━━ GIVEN TEXT ━━
If you thought the Swiss were getting tetchy about the strength of the Swiss Franc, note the following headline from the business section of Poland’s top internet portal Onet.pl on Thursday:
Translation: “How to lower the rate on your Swiss-franc mortgage”.
Curiously, the advice dispensed actually suggests not doing anything at all. Mostly because you’ll only end up locking-in your losses.
Some financial pundits, meanwhile, have even been recommending doubling up on Swiss-franc exposure on the basis that they can’t imagine the franc getting any stronger.
One look at PLNCHF gives readers a good indication of the pain. Since coming off in 2009, the cross-rate has failed to reach anywhere near the level needed to mark the mortgages as above water.
This means — even though the issue of CEE Swiss-franc and euro-denominated mortgages first hit international headlines in early 2009 — there has been little incentive for Poles to convert or pay-off their mostly 20-year plus agreements.
This has seen the number of FX-mortgages out there stay pretty constant.
The Swiss franc’s fresh highs against the zloty, meanwhile, arguably makes it an even worse situation than back in 2009.
Looking at the figures from BNP Paribas’ CEEMEA team, approximately 41.8 per cent of mortgages in Poland were denominated in foreign currencies in 2009. In March this year that figure still stood at 36.8 per cent.
━━━
━━ MATERIAL SHOWN ━━
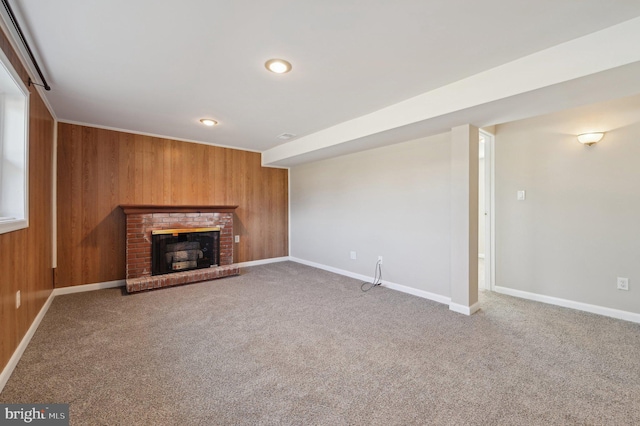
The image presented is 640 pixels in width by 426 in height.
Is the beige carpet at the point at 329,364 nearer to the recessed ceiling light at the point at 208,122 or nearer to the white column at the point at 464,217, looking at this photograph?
the white column at the point at 464,217

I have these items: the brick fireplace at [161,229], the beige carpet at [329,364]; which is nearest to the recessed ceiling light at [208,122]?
the brick fireplace at [161,229]

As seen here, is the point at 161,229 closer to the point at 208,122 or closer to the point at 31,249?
the point at 31,249

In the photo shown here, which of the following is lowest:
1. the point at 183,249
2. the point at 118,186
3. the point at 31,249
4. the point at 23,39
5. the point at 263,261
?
the point at 263,261

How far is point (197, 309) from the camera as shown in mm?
3078

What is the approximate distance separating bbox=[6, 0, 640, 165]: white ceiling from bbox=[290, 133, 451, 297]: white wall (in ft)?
2.34

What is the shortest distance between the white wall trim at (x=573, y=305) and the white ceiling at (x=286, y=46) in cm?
219

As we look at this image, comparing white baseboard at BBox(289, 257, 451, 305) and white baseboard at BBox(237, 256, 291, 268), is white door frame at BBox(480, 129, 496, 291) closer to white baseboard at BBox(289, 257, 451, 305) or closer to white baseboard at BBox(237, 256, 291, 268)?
white baseboard at BBox(289, 257, 451, 305)

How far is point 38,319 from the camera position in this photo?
263cm

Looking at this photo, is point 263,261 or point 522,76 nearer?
point 522,76

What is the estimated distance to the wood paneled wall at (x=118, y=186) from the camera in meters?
3.62

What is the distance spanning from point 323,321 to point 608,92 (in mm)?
3017

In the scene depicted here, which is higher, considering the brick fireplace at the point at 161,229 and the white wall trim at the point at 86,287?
the brick fireplace at the point at 161,229

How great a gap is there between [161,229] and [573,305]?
5.36 metres

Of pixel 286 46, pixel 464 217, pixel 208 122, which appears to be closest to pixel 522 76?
pixel 464 217
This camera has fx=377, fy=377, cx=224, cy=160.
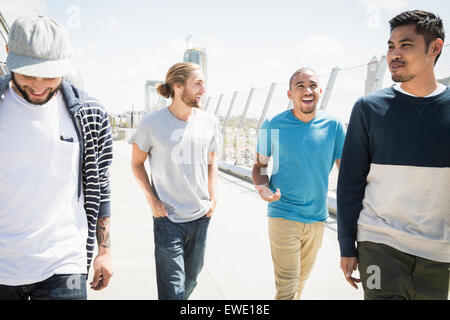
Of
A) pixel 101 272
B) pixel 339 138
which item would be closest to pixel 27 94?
pixel 101 272

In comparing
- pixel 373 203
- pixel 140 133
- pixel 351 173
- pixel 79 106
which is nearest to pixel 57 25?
pixel 79 106

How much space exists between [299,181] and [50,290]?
189 centimetres

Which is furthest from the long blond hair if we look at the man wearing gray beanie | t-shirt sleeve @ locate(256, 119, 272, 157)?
the man wearing gray beanie

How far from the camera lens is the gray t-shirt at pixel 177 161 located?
276cm

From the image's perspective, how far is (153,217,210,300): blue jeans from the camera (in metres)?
2.62

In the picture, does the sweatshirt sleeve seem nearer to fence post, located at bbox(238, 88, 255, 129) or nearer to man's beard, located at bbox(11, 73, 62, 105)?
man's beard, located at bbox(11, 73, 62, 105)

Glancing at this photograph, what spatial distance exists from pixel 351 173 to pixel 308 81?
124cm

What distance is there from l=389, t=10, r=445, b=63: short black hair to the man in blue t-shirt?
112 cm

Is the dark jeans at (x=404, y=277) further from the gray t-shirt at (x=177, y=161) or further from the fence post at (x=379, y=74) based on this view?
the fence post at (x=379, y=74)

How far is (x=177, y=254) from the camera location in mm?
2658

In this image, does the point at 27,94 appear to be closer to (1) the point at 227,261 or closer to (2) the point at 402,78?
(2) the point at 402,78

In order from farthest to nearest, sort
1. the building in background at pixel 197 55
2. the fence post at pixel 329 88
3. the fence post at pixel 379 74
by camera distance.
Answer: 1. the building in background at pixel 197 55
2. the fence post at pixel 329 88
3. the fence post at pixel 379 74

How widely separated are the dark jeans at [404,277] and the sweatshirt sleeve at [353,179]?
186 millimetres

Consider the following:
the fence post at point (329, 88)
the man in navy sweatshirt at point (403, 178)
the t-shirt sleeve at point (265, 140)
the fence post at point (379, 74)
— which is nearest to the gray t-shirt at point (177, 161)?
the t-shirt sleeve at point (265, 140)
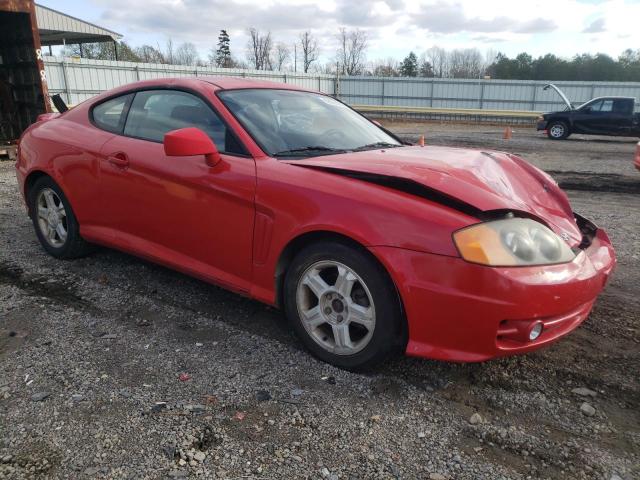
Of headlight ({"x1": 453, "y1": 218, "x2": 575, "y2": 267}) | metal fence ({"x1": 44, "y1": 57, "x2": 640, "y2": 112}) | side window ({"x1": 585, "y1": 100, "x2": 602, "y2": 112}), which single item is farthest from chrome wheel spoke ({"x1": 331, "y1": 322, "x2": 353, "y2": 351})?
metal fence ({"x1": 44, "y1": 57, "x2": 640, "y2": 112})

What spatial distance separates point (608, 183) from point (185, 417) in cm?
911

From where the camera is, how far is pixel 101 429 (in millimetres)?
2373

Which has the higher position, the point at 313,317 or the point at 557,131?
the point at 313,317

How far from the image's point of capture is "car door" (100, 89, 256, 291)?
3.12 m

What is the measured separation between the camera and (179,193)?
335 centimetres

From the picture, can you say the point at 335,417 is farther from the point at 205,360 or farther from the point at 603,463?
the point at 603,463

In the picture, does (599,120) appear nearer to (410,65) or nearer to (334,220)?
(334,220)

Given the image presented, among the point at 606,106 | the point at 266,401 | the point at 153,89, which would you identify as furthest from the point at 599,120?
the point at 266,401

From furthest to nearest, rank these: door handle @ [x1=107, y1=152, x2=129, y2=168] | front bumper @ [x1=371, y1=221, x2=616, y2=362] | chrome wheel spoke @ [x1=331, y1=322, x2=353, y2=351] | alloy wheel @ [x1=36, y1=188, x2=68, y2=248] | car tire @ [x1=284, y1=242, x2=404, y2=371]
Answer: alloy wheel @ [x1=36, y1=188, x2=68, y2=248] < door handle @ [x1=107, y1=152, x2=129, y2=168] < chrome wheel spoke @ [x1=331, y1=322, x2=353, y2=351] < car tire @ [x1=284, y1=242, x2=404, y2=371] < front bumper @ [x1=371, y1=221, x2=616, y2=362]

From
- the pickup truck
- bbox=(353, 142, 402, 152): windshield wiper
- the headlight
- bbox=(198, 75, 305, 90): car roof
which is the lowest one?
the pickup truck

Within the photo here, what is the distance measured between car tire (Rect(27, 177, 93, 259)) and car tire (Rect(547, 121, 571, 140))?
18.2 metres

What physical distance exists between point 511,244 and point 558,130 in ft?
60.9

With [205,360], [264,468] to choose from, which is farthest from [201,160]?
[264,468]

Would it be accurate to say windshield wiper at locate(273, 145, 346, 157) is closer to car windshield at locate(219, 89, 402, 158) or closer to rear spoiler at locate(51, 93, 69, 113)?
car windshield at locate(219, 89, 402, 158)
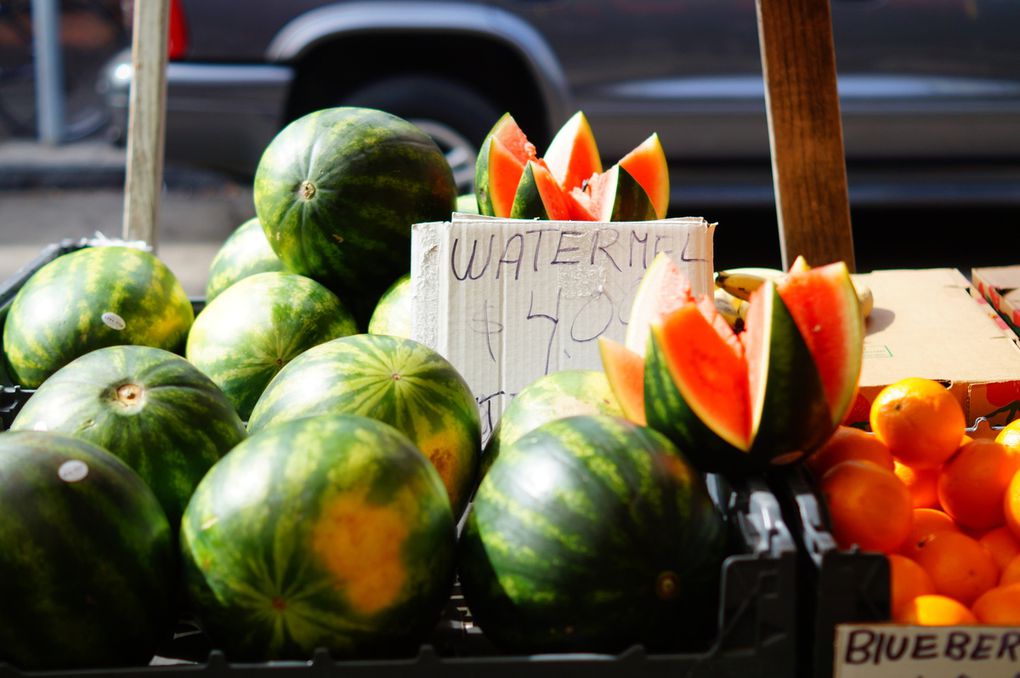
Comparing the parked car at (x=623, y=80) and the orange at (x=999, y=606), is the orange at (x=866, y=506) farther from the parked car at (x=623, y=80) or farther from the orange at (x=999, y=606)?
the parked car at (x=623, y=80)

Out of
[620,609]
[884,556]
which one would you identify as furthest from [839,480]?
[620,609]

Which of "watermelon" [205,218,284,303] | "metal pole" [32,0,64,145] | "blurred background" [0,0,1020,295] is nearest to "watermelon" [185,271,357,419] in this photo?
"watermelon" [205,218,284,303]

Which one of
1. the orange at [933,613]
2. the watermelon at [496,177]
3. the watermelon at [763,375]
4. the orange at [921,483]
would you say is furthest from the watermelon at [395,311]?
the orange at [933,613]

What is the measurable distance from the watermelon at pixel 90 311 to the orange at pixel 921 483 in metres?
1.45

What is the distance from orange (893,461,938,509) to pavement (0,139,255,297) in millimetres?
4422

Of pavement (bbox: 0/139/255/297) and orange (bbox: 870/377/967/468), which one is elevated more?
orange (bbox: 870/377/967/468)

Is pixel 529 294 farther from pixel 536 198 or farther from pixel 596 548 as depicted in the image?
pixel 596 548

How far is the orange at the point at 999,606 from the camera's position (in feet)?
4.99

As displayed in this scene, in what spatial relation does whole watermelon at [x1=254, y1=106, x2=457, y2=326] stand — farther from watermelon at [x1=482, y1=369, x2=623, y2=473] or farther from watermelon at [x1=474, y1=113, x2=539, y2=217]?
watermelon at [x1=482, y1=369, x2=623, y2=473]

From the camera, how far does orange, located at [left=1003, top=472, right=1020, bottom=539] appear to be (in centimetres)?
171

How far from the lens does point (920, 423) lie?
1802mm

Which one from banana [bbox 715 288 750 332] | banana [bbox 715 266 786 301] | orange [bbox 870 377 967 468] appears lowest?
orange [bbox 870 377 967 468]

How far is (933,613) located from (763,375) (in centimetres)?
39

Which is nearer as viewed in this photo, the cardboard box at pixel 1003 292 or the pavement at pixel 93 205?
━━━
### OBJECTIVE
In the article above on Swiss-franc mortgages in Poland, reproduce the passage word for word, starting at "Some financial pundits, meanwhile, have" and ending after "as above water.".

### EXERCISE ANSWER
Some financial pundits, meanwhile, have even been recommending doubling up on Swiss-franc exposure on the basis that they can’t imagine the franc getting any stronger.
One look at PLNCHF gives readers a good indication of the pain. Since coming off in 2009, the cross-rate has failed to reach anywhere near the level needed to mark the mortgages as above water.